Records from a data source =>
=======

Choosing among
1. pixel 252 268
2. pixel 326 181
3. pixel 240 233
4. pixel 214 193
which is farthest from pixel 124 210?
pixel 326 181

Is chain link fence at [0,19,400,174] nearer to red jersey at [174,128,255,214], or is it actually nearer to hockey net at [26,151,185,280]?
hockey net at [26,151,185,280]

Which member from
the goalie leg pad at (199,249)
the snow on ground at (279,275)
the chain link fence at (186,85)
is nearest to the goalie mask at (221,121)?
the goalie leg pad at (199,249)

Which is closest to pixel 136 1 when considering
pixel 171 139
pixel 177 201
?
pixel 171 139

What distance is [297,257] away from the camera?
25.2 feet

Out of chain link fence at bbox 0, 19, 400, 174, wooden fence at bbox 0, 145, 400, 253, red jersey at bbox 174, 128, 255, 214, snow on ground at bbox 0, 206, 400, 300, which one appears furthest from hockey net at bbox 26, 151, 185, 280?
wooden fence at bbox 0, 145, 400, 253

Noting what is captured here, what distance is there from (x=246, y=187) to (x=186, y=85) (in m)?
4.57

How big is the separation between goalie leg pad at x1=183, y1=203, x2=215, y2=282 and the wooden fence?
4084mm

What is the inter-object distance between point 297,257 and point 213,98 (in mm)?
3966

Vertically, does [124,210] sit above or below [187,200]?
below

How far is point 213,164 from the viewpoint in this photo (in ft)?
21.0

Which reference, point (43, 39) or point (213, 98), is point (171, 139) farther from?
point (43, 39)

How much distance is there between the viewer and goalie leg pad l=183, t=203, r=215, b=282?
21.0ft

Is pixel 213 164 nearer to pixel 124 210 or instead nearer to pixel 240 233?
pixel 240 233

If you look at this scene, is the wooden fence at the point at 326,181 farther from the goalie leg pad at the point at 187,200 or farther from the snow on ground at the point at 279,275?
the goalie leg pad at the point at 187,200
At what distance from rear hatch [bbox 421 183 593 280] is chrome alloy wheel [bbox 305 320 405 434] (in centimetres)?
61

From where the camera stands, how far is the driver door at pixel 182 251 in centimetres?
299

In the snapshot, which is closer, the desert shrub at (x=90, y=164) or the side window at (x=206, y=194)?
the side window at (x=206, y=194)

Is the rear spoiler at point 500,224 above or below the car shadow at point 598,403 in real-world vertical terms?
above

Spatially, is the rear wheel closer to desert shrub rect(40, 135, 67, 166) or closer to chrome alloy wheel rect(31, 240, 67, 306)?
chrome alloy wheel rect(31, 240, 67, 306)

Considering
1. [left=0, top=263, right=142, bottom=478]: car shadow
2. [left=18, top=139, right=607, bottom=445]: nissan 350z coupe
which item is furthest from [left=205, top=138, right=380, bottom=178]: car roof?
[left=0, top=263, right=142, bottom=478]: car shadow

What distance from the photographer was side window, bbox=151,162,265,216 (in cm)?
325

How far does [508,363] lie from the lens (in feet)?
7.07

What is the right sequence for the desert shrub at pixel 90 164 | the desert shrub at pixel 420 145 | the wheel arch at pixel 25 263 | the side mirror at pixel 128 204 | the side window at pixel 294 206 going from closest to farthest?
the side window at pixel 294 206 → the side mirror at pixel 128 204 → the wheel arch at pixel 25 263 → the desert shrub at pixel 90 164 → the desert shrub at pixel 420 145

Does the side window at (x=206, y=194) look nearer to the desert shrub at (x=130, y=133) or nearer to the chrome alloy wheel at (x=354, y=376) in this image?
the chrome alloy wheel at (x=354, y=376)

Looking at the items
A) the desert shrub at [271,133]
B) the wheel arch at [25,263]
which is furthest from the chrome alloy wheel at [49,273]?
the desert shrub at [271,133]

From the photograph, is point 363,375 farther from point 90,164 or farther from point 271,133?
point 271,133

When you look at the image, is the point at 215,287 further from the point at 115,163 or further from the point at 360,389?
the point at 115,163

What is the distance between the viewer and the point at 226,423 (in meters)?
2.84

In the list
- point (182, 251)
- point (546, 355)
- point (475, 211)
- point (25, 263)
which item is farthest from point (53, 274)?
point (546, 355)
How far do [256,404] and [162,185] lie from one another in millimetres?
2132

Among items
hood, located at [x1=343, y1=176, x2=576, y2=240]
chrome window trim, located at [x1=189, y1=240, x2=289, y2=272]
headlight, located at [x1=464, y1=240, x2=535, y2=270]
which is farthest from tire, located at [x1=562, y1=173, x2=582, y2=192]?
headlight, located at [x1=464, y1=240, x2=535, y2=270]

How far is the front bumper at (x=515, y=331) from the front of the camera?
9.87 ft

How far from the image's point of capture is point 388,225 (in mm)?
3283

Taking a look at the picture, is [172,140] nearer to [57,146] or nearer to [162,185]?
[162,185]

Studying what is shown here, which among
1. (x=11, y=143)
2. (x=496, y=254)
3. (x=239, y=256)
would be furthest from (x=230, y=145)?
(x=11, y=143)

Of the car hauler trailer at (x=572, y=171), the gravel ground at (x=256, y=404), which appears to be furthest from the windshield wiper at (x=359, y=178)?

=======

Aim of the exercise =>
Rewrite the rows from the line with "From the photograph, is" through the end of the rows, substituting "most distant" for every "farthest" and changing nothing else.

Full answer =>
From the photograph, is point 363,375 farther from point 90,164 or farther from point 271,133?
point 271,133

When you look at the image, is the point at 215,287 further from the point at 115,163 or further from the point at 360,389?
the point at 115,163

What is the distance between the viewer and the point at 226,423 (in meters)?
2.84

In the list
- point (182, 251)
- point (546, 355)
- point (475, 211)
- point (25, 263)
which item is most distant from point (53, 274)?
point (546, 355)
How far do [256,404] and [162,185] lie from one another in millimetres?
2132

Among items
hood, located at [x1=343, y1=176, x2=576, y2=240]
chrome window trim, located at [x1=189, y1=240, x2=289, y2=272]
headlight, located at [x1=464, y1=240, x2=535, y2=270]
which is most distant from tire, located at [x1=562, y1=173, x2=582, y2=192]?
headlight, located at [x1=464, y1=240, x2=535, y2=270]

How far is the front bumper at (x=515, y=331) from the front of the camera?
9.87 ft

How far from the image's point of capture is point 388,225 (in mm)?
3283

Taking a look at the picture, is [172,140] nearer to [57,146] or nearer to [162,185]?
[162,185]

Studying what is shown here, which among
1. (x=11, y=143)
2. (x=496, y=254)
3. (x=239, y=256)
would be furthest from (x=230, y=145)?
(x=11, y=143)

Of the car hauler trailer at (x=572, y=171), the gravel ground at (x=256, y=404), which appears to be furthest from the windshield wiper at (x=359, y=178)?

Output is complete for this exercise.